INDIVIDUAL | Inducted 1998 [Posthumous]
In Mattachine Midwest and other venues, for well over 20 years Ira Henry Hillyard Jones was one of the city’s most visible, energetic spokespersons for sexual-minority rights. He was leader in the gay and lesbian business community, active in religious circles as an openly gay advocate, committed to racial justice, a worker in Regular Democratic organizations, and a leader in numerous gay and lesbian groups.
At the Mattachine Midwest’s first public meeting in 1965, Jones welcomed newcomers. In its last days, he was serving one of several terms as its president. In between, Jones spent thousands of his hours and dollars helping to maintain the group and, through it, to assist untold numbers of persons who called its hotline, wrote, or attended its meetings. In fact, Jones was also part of even-earlier efforts to establish a Mattachine unit in Chicago during the late 1950s and early 1960s.

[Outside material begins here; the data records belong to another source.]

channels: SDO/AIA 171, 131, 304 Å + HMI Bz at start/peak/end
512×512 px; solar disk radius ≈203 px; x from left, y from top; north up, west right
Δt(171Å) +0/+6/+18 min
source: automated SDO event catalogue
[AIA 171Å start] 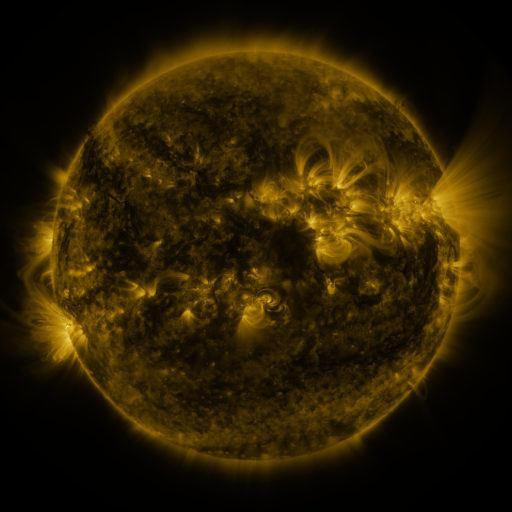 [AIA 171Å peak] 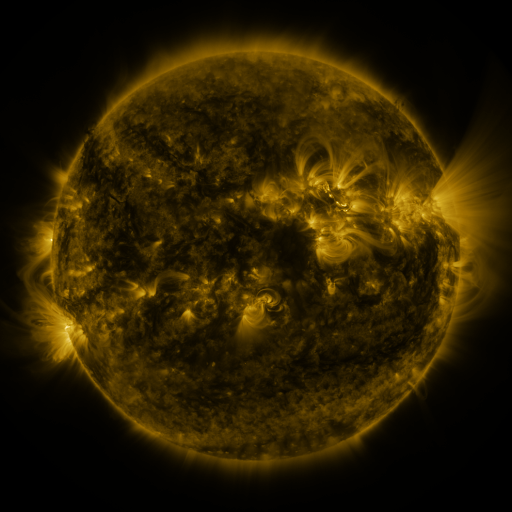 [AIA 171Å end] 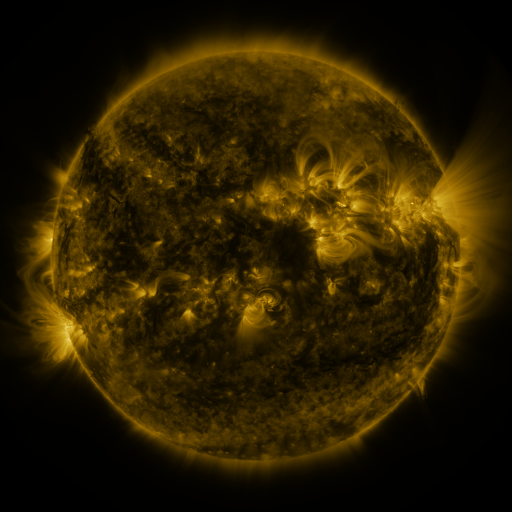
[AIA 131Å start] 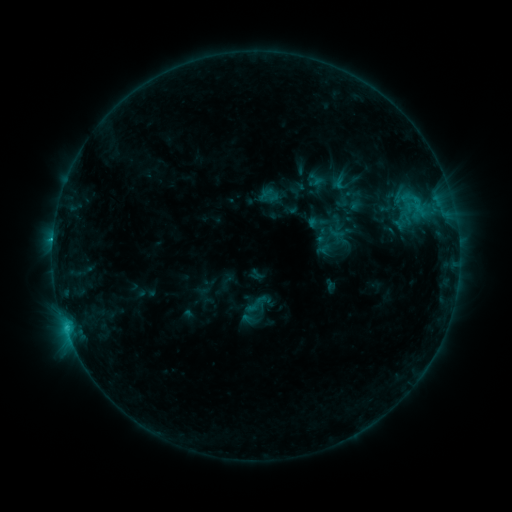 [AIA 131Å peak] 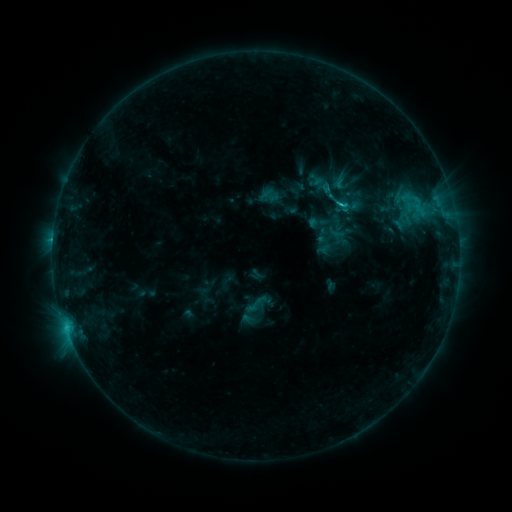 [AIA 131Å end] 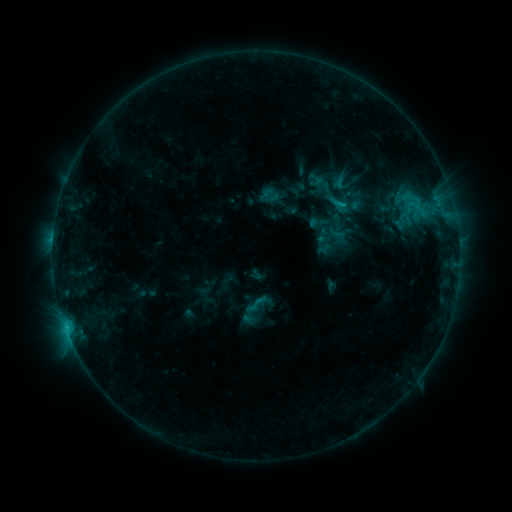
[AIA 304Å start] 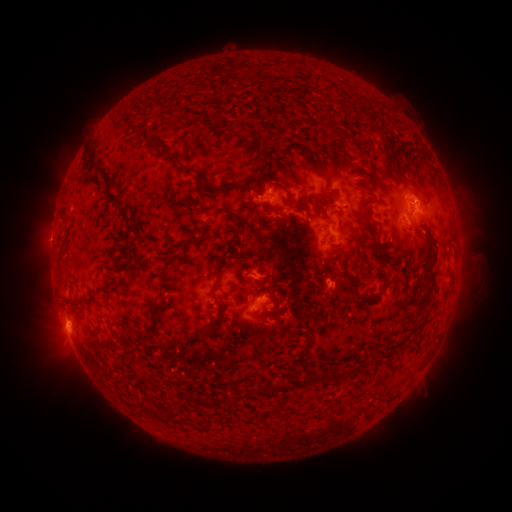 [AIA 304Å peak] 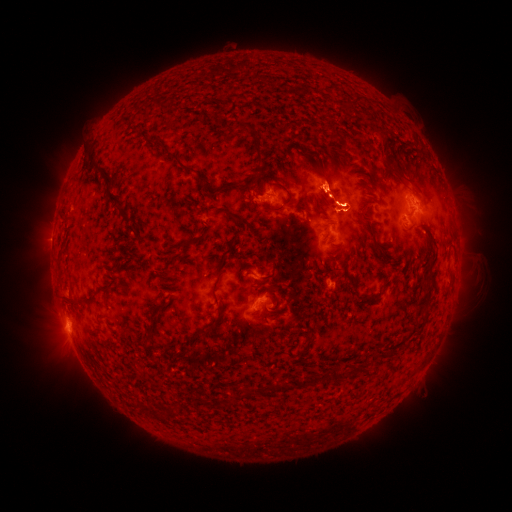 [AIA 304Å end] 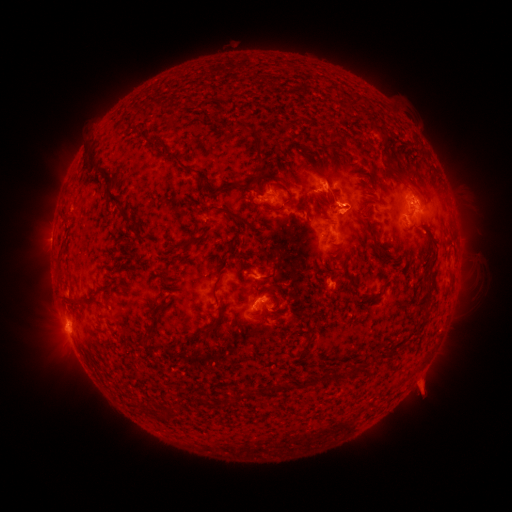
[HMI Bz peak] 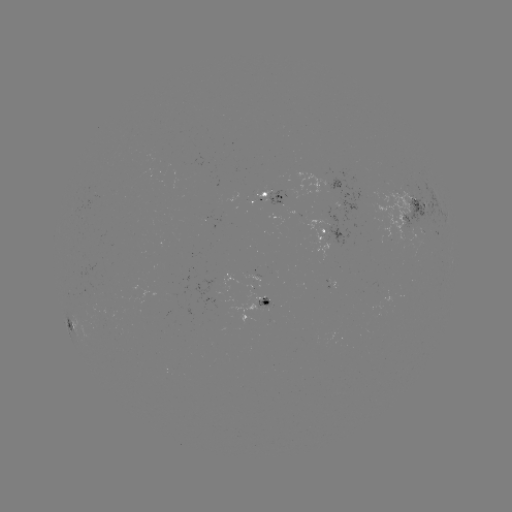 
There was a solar flare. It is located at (339, 208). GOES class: C1.5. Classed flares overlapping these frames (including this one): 1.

Besides Mattachine Midwest, Jones’s nonstop activism included involvement with the Gay and Lesbian Coalition of Metropolitan Chicago, Integrity/Chicago, the Metropolitan Business Association, the Prairie State Democratic Club, and Black and White Men Together (now called Men of all Colors together). He was president and a board member of Chicago’s Girth and Mirth social organization, and he served as national president of the Affiliated Big Men’s Clubs of America. In addition, when he became a gay bar and arcade owner after working for several years in low-level state government jobs, he led numerous ad hoc efforts at combating the police harassment of his day and would often work around the clock to gather facts from his sources.
Born in Chehallis, Washington, in 1925, Jones grew up in Portland, Oregon, was a civil rights advocate, served as president of the Oregon Young Democrats, and became executive secretary of the Oregon Democratic Party. He moved to Chicago in the 1950s because he felt that his gayness was incompatible with political work and family ties there.
His magnetic personality and human relations skills enabled him to cultivate a wide range of acquaintances from street hustlers to bishops. His “Ira’s Eye on Chicago” columns in GayLife newspaper occasionally drew mainstream attention. His experience in Oregon under Senator Wayne Morse, and later in Democratic organizations of Chicago’s 42d Ward and then the 4th Ward, often gave him insight into whom to approach and why people were acting as they were when gay and lesbian rights became a political issue.
Both as an ardent Episcopalian and as a strong supporter of two predominantly African American independent churches on Chicago’s South Side known for their hospitality to gay and lesbian worshipers, Jones was able to enlist religious allies in the fight against sexual-orientation and race discrimination. He was always a ready volunteer and a patient, thoughtful collaborator.
He maintained his social-justice commitments and activity until dying in 1986 from a heart attack.